From the Practical Patents series
In this edition of Practical Patents, Neil Kardos makes a provocative statement that challenges the conventional wisdom of patent drafting: the traditional order of drafting a patent application may be fundamentally backwards.
The Traditional Approach
For decades, the standard method for drafting a patent application has followed a predictable sequence: first, create the figures; then, write the specification to describe those figures; and finally, draft the claims. This approach feels intuitive—build the visual foundation, describe it in detail, and then define the legal boundaries of protection.
However, Kardos argues that this traditional method often necessitates significant rework. By the time a drafter reaches the claims, they frequently discover that the specification and figures do not adequately support the claim scope they want to pursue. This leads to costly revisions, added figures, and restructured specification sections—all of which could have been avoided.
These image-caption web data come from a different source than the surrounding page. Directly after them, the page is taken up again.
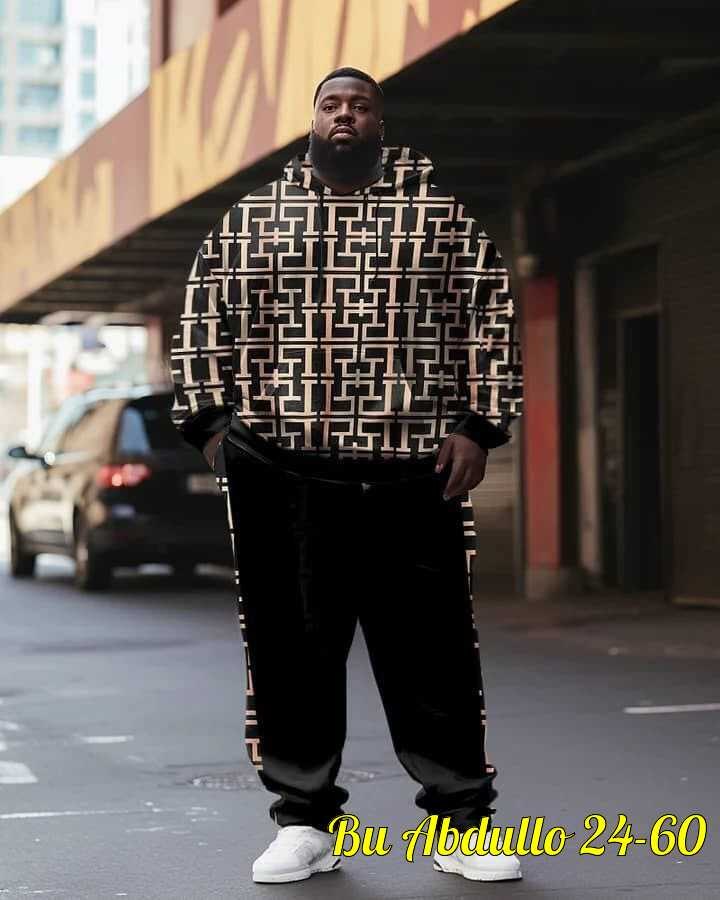 спортивные мужские костюмы,мужской костюм с капюшоном zooy,мода мужская,одежда больших размеров для мужчин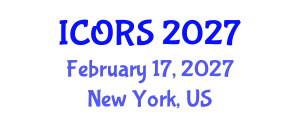 International Conference on Operations Research and Statistics (ICORS) February 17, 2027 - New York, United States International Conference on Operations Research and Statistics (ICORS) February 17, 2027 - New York, United States
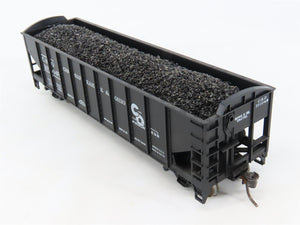 LOT of 2 HO Scale Roundhouse 1499 C&O Progress 3-Bay Hopper w/ Load - Upgraded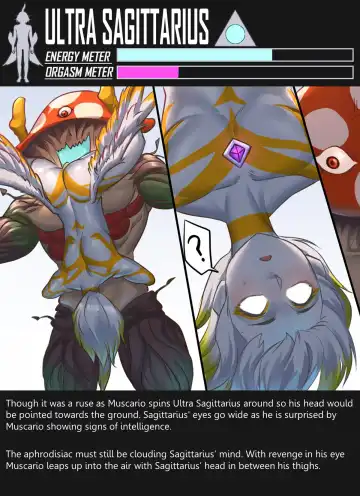 [Arsonicartz] 【ArsonicHawt】Ultra Sagittarius vs Muscario Fhentai - Page 61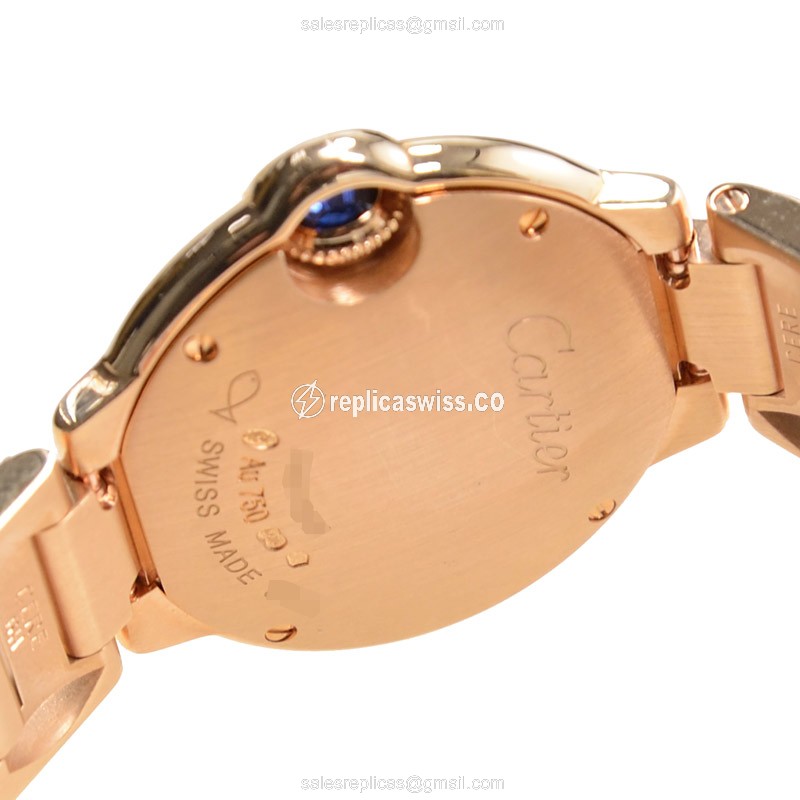 Cartier WE902025 BALLON BLEU Quartz 18kt Rose Gold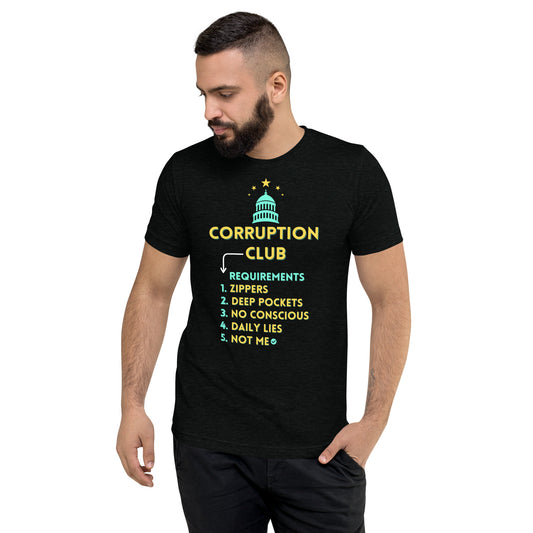 Unisex "Corruption Club" Tri-Blend Bella + Canvas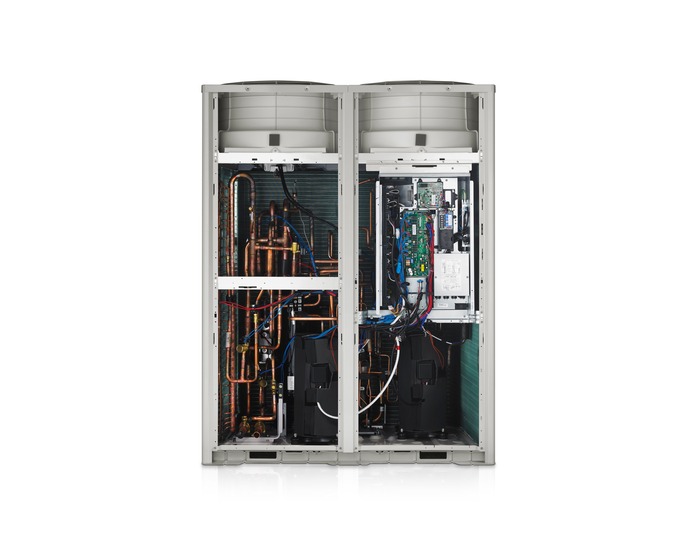 Dàn nóng máy lạnh Samsung VRF DVM S một chiều AM180MXVAGC/TS, cụm máy nén bên trong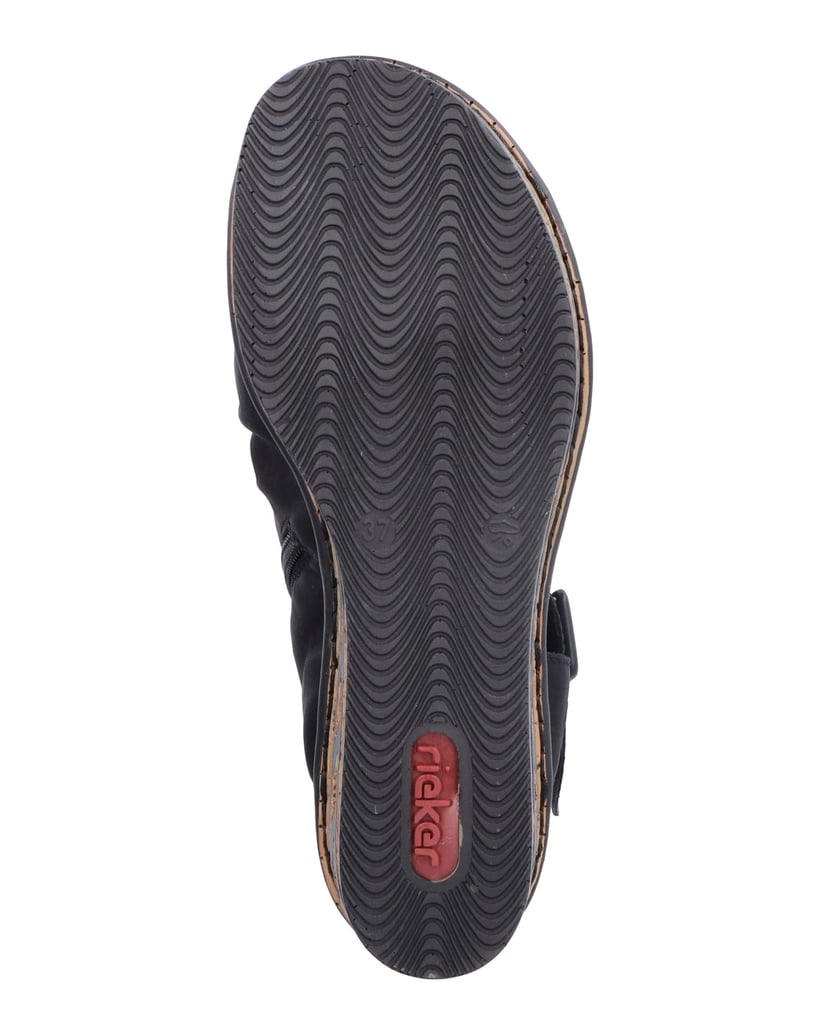 Rieker-Keilsandaletten-68191-schwarz
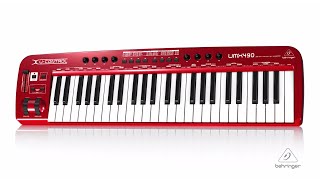 UCONTROL UMX490 The Ultimate Studio in a Box 49Key USBMIDI Controller Keyboard [upl. by Ennaeilsel]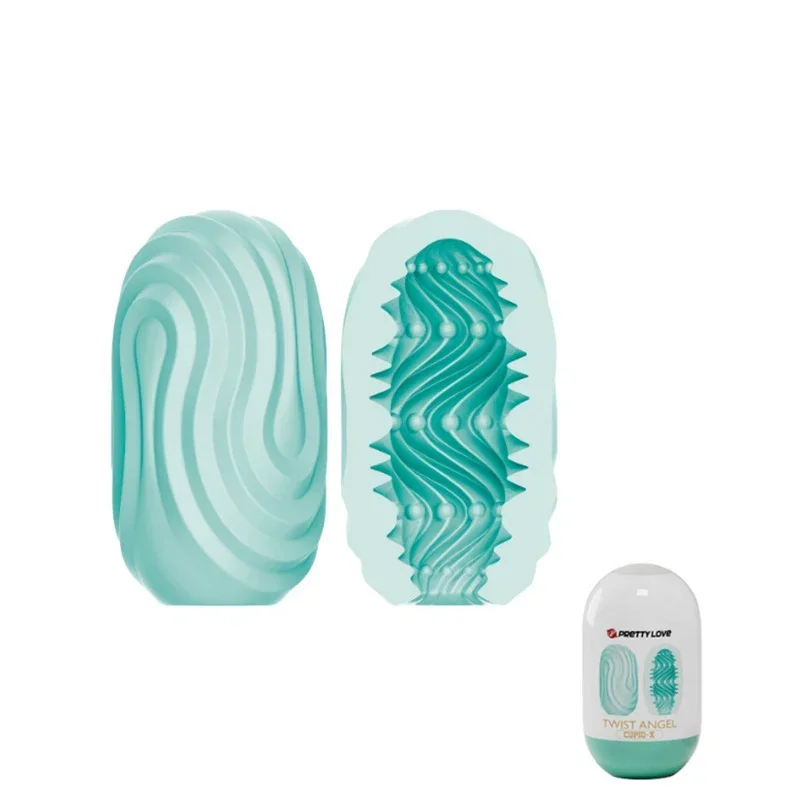 Mini Masturbator Cups Pocket Pussy Egg Particle Thread Portable Soft Stimulator Penis Massager Adult Sex Product for Men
The Claims-First Advantage
Kardos proposes turning traditional patent drafting on its head by starting with the claims. This claims-first approach offers three distinct advantages:
- Clarity in Novelty and Non-Obviousness: By drafting claims first, the practitioner is forced to think critically about what makes the invention novel and non-obvious before investing time in figures and specification. This upfront analysis ensures that the most important aspects of the invention are identified early and given appropriate emphasis throughout the application.
- Efficiency in Drafting: When the claims are already defined, all subsequent steps in the drafting process become more streamlined. The figures can be designed specifically to support the claimed elements, and the specification can be written with a clear understanding of what needs to be disclosed and emphasized. This eliminates the back-and-forth revisions that plague the traditional approach.
- Strategic Focus: A claims-first methodology ensures that the specification and figures emphasize the crucial aspects of the invention—those that define the scope of protection. Rather than writing a comprehensive technical document and then trying to extract claims from it, the drafter builds the entire application around the strategic core of the patent.
A Paradigm Shift
The claims-first approach turns traditional patent drafting on its head, but its logic is compelling. By beginning with the end goal—the claims that define the scope of patent protection—every subsequent step in the drafting process becomes more purposeful and efficient.
When you start with the claims, you start with the strategy. Everything else follows naturally.
For practitioners willing to adopt this approach, the result is a more coherent, well-supported patent application that requires less revision and more effectively protects the inventor's innovation.